* [Directions for this task]:
Please echo the entries exactly, starting with the line that contains "Which one from" and continuing through the end of the entries.
-- begin Items --
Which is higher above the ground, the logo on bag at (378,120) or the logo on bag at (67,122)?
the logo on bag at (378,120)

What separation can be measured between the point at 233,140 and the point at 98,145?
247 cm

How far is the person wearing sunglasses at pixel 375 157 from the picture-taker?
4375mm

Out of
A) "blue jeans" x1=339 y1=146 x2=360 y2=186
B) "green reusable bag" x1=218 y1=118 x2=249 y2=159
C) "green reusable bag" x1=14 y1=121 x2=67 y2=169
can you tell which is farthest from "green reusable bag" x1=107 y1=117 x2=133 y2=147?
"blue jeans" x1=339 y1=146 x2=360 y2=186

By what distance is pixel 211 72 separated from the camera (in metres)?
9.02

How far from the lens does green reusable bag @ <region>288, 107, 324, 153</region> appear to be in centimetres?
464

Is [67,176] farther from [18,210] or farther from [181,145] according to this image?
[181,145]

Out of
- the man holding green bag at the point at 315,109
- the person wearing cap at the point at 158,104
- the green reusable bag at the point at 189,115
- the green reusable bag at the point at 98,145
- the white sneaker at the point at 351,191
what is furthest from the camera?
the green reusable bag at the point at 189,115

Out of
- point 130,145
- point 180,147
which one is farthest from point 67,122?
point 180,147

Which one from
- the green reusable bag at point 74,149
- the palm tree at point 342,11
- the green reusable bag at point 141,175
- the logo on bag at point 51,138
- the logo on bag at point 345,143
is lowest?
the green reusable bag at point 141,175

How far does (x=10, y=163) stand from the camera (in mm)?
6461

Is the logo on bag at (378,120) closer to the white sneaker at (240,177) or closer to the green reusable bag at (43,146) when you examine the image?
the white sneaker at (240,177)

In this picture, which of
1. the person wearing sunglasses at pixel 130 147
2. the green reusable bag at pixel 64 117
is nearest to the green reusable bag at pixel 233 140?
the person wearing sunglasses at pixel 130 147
-- end Items --
* [The response]:
Which one from
- the green reusable bag at point 74,149
- the palm tree at point 342,11
- the green reusable bag at point 141,175
- the logo on bag at point 51,138
- the logo on bag at point 345,143
is lowest?
the green reusable bag at point 141,175

How far does (x=10, y=163) stand from the camera (in mm)?
6461

Is the logo on bag at (378,120) closer to the white sneaker at (240,177) or closer to the green reusable bag at (43,146) when you examine the image?
the white sneaker at (240,177)

In this picture, which of
1. the person wearing sunglasses at pixel 130 147
2. the green reusable bag at pixel 64 117
is nearest to the green reusable bag at pixel 233 140?
the person wearing sunglasses at pixel 130 147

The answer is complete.